Kitabın konusuna gelirsek, Osmanlı Dönemi'nde geçen bir hikâyeden bahsediyor. İkinci Meşrutiyet ve Milli Mücadele Yıllarında, Manisa civarında geçiyor hikâye ve aslında kitabın arkasında yazdığı gibi bu hikayeyi trajik olarak tanımlamak çok doğru olur. Selim ve Ali iki dosttur ve bu dostlukları çocukluk yıllarından gelir. Zaman içinde Ali, karısı ve çocuğuyla sakin bir hayat süren bir yetişkin haline gelirken Selim bir çeteciye dönüşür. Kitap bu iki eski dostun acı karşılaşmasıyla okuyucusuna merhaba der.

Anayurt Oteli ve Aylak Adam'ın anlattığı hikâyeler daha psikolojik türdeydi.

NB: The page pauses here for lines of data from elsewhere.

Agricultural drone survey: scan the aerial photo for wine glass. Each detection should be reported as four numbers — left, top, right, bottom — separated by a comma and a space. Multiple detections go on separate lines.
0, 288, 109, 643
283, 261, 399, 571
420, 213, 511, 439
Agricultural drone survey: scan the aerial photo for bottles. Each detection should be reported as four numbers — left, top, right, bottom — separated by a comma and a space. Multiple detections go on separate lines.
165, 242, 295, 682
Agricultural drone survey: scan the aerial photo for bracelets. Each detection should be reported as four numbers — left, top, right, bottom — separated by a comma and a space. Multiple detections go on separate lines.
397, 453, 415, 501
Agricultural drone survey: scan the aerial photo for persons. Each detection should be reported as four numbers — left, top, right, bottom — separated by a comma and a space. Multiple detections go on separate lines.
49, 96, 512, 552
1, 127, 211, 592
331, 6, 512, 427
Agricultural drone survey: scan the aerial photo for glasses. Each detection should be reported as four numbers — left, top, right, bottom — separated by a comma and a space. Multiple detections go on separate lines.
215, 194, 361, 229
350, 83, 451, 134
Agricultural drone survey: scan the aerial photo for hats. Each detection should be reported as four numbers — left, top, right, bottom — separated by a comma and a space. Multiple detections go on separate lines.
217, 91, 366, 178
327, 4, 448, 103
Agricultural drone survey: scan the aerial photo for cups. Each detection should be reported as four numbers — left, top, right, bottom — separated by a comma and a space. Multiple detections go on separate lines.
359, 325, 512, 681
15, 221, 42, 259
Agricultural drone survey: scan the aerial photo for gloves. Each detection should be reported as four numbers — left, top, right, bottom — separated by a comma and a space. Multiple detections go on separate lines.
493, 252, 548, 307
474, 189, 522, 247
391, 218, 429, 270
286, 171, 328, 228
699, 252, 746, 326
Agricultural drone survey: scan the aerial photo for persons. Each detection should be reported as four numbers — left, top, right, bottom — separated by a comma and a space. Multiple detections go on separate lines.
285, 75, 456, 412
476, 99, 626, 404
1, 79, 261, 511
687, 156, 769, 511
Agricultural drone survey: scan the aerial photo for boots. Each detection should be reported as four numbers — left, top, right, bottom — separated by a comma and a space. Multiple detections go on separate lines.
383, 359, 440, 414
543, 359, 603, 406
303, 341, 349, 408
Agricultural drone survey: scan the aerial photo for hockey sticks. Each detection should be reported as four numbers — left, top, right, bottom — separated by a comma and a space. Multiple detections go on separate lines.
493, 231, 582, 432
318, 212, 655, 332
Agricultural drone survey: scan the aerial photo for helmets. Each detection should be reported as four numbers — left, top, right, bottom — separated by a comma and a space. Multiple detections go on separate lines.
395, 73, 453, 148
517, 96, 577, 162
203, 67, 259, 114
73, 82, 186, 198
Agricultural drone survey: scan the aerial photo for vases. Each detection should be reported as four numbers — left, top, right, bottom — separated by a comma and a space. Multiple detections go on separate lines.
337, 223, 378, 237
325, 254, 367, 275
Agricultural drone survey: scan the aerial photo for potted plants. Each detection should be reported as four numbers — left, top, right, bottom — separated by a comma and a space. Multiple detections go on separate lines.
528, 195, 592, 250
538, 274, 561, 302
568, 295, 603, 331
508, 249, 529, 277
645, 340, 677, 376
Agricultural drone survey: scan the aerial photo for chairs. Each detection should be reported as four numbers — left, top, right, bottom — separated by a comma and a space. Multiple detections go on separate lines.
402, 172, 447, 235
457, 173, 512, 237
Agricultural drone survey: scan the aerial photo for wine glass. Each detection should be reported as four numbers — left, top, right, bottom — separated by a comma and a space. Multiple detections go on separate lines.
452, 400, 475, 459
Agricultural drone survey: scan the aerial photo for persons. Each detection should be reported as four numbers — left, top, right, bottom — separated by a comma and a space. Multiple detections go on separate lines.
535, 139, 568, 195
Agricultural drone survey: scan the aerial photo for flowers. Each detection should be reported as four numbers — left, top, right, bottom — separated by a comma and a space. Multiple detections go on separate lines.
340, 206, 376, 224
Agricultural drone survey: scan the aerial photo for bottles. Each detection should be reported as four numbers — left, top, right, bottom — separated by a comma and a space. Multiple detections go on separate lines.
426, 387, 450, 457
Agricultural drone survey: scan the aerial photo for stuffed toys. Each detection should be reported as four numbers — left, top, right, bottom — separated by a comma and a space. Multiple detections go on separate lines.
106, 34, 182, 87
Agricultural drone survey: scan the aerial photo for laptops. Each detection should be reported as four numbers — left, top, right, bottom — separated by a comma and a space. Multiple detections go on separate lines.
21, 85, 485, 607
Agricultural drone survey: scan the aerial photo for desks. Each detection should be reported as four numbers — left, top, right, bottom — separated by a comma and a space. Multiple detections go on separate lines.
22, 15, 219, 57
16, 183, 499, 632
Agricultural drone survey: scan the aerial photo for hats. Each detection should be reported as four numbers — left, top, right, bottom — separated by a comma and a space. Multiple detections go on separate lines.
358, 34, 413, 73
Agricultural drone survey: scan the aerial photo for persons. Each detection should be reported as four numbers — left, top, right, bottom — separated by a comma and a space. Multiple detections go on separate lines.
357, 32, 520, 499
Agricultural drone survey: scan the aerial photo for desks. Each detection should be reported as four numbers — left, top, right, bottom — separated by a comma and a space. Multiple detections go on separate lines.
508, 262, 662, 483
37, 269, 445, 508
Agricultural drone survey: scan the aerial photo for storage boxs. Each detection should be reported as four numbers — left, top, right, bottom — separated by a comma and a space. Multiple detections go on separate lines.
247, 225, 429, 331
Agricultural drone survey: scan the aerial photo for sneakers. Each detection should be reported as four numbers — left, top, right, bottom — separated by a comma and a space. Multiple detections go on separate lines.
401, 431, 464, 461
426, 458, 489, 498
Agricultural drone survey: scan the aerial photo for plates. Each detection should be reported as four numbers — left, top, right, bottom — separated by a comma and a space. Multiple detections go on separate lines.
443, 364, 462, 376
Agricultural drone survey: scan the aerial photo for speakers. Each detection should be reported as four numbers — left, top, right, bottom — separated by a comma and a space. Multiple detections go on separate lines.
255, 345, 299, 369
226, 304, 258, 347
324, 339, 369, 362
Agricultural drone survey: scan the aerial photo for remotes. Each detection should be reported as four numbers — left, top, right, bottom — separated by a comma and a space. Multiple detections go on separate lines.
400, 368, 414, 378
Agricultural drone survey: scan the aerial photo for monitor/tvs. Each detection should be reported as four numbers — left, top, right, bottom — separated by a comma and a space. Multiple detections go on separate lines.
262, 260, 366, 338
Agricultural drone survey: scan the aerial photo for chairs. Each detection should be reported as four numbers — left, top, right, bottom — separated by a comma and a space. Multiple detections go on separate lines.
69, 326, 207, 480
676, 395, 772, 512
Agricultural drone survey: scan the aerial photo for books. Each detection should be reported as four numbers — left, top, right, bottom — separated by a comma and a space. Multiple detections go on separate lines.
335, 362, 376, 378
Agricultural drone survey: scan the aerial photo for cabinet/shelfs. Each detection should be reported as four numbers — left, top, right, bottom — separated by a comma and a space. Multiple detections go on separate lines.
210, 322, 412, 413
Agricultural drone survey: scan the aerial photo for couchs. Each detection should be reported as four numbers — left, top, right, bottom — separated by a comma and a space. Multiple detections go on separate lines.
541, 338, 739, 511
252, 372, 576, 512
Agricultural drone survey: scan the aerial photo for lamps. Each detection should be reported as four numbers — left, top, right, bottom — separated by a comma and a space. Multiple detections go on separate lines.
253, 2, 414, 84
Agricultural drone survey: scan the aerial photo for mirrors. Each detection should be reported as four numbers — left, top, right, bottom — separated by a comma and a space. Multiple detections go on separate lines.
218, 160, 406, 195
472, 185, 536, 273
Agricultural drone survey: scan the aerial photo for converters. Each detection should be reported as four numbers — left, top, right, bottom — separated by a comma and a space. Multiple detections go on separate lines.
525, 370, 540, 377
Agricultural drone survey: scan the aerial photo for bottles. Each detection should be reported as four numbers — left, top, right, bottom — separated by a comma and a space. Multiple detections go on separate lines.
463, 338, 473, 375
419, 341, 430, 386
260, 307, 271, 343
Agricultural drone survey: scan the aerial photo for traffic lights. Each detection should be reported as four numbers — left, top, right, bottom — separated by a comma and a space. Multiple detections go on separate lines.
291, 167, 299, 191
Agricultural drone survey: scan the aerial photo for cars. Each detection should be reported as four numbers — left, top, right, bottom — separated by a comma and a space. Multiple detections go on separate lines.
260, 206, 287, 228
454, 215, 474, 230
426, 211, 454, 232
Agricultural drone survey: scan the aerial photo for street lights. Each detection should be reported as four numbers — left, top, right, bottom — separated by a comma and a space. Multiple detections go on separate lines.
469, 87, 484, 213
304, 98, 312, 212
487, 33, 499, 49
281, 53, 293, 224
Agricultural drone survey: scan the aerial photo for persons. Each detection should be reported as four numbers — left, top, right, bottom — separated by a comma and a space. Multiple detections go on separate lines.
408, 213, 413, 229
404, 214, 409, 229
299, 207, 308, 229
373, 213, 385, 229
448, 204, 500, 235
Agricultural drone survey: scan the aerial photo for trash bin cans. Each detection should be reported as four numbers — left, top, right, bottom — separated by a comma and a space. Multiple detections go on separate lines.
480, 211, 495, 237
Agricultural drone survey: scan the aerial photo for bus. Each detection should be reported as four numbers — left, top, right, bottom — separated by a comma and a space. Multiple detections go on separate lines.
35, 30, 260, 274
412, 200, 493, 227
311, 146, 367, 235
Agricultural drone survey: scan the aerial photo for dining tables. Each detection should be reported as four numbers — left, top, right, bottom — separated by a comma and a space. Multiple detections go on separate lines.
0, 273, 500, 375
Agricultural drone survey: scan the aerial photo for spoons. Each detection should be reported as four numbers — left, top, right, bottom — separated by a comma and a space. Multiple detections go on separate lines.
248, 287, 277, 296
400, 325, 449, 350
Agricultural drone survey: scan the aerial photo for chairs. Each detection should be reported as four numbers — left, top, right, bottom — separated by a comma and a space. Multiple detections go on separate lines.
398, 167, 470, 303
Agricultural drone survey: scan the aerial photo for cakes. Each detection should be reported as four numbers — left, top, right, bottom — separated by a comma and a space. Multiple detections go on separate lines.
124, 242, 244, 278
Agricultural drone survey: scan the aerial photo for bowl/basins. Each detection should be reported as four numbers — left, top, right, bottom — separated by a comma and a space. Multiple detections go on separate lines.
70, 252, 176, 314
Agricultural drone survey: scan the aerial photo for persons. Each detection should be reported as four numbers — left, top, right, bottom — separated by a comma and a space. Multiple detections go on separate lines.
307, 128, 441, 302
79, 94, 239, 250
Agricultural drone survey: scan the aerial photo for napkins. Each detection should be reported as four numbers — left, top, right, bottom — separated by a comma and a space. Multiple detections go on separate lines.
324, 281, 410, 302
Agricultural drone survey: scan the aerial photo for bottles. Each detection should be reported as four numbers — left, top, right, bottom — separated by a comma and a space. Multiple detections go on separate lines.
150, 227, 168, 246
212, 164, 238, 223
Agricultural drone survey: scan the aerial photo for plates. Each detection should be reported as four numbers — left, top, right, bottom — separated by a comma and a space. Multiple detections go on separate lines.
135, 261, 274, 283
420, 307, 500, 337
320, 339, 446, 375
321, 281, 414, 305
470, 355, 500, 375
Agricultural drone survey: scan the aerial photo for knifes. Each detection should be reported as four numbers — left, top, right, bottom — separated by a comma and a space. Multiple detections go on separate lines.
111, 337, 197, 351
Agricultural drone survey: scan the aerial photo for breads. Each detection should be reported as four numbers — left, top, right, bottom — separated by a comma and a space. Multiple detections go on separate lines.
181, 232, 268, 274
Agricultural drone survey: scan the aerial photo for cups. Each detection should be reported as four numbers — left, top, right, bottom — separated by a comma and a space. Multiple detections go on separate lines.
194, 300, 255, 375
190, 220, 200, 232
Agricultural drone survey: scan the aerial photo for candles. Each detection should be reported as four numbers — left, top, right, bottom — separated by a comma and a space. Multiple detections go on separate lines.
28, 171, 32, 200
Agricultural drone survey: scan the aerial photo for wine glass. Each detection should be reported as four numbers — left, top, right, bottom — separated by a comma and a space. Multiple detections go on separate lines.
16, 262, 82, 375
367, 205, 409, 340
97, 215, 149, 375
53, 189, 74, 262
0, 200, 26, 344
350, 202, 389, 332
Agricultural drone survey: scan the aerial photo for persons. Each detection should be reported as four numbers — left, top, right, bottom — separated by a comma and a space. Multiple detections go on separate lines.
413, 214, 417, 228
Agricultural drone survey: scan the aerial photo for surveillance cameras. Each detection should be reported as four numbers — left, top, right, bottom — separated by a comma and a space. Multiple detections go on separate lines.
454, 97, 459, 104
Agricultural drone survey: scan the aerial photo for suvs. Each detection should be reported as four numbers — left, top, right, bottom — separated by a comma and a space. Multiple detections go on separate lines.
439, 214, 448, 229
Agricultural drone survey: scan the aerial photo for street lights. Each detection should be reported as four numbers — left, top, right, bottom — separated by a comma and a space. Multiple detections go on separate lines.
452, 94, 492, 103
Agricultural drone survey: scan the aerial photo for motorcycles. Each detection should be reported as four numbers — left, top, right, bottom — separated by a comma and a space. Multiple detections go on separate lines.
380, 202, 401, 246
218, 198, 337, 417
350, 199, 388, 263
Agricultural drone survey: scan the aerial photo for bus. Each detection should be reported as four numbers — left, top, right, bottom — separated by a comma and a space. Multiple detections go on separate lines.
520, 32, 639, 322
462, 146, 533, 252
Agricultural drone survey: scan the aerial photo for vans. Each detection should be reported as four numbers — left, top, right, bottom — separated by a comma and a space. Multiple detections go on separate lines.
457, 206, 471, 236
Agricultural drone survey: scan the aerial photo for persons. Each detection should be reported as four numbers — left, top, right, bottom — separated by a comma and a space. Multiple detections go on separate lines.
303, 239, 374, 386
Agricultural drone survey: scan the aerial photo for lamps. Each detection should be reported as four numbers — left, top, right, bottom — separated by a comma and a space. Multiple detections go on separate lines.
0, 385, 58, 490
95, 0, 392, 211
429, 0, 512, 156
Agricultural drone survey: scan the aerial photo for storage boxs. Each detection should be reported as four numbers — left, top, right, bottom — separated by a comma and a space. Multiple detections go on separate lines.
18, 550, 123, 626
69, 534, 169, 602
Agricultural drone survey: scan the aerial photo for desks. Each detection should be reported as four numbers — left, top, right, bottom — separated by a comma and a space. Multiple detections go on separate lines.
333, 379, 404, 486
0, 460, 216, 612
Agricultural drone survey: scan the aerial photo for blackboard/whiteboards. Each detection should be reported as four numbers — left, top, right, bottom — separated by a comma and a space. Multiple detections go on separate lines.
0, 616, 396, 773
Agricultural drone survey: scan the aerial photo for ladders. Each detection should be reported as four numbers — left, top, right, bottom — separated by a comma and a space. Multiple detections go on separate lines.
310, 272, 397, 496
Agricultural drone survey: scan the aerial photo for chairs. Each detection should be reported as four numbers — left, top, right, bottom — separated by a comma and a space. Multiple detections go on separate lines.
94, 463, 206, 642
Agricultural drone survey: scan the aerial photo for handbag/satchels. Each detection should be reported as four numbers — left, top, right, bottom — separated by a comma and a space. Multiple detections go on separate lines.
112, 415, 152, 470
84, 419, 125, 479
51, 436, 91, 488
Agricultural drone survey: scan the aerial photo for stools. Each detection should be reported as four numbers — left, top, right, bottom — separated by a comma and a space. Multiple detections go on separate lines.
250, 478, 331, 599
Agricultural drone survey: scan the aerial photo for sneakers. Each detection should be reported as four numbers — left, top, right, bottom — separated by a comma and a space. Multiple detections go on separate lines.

Kendini toplumdan soyutlayan karakterler üzerinden anlatılmış romanlardı. Aslında okuduğum bu ilk iki kitabından sonra -eğer ömrü vefa etseydi- bu tarz üzerinde yoğunlaşacağını ve bu türde bir numara olarak anılacağını düşünmüştüm. Lakin Canistan ile daha farklı bir hikâyeyle ne kadar başarılı olabileceğini görmüş oldum Yusuf Atılgan'ın. Üstelik yarım kalmış bir roman olmasına rağmen.

Canistan üç bölümden oluşuyor. Duruşma, yargıç ve tanık isimli bu üç bölümün sanık isminde bir dördüncüsü olacakmış ama Yusuf Atılgan'ın ömrü buna vefa etmemiş. Buna rağmen kitap pek yarım kalmış gibi görünmüyor ama yazılamamış bir dördüncü bölümün varlığından haberdar olduğumuz için ister istemez bir merak uyanıyor.

Canistan, trajik bir dostluk ve aşk öyküsü anlatıyor. Yusuf Atılgan'ın en az diğer iki romanı kadar başarılı Canistan. Oldukça kısa zaten ve tek nefeste birkaç saat içinde okuyabilirsiniz. En kısa zamanda bu konuyla ilgilenmeniz dileğiyle, hepinize iyi okumalar.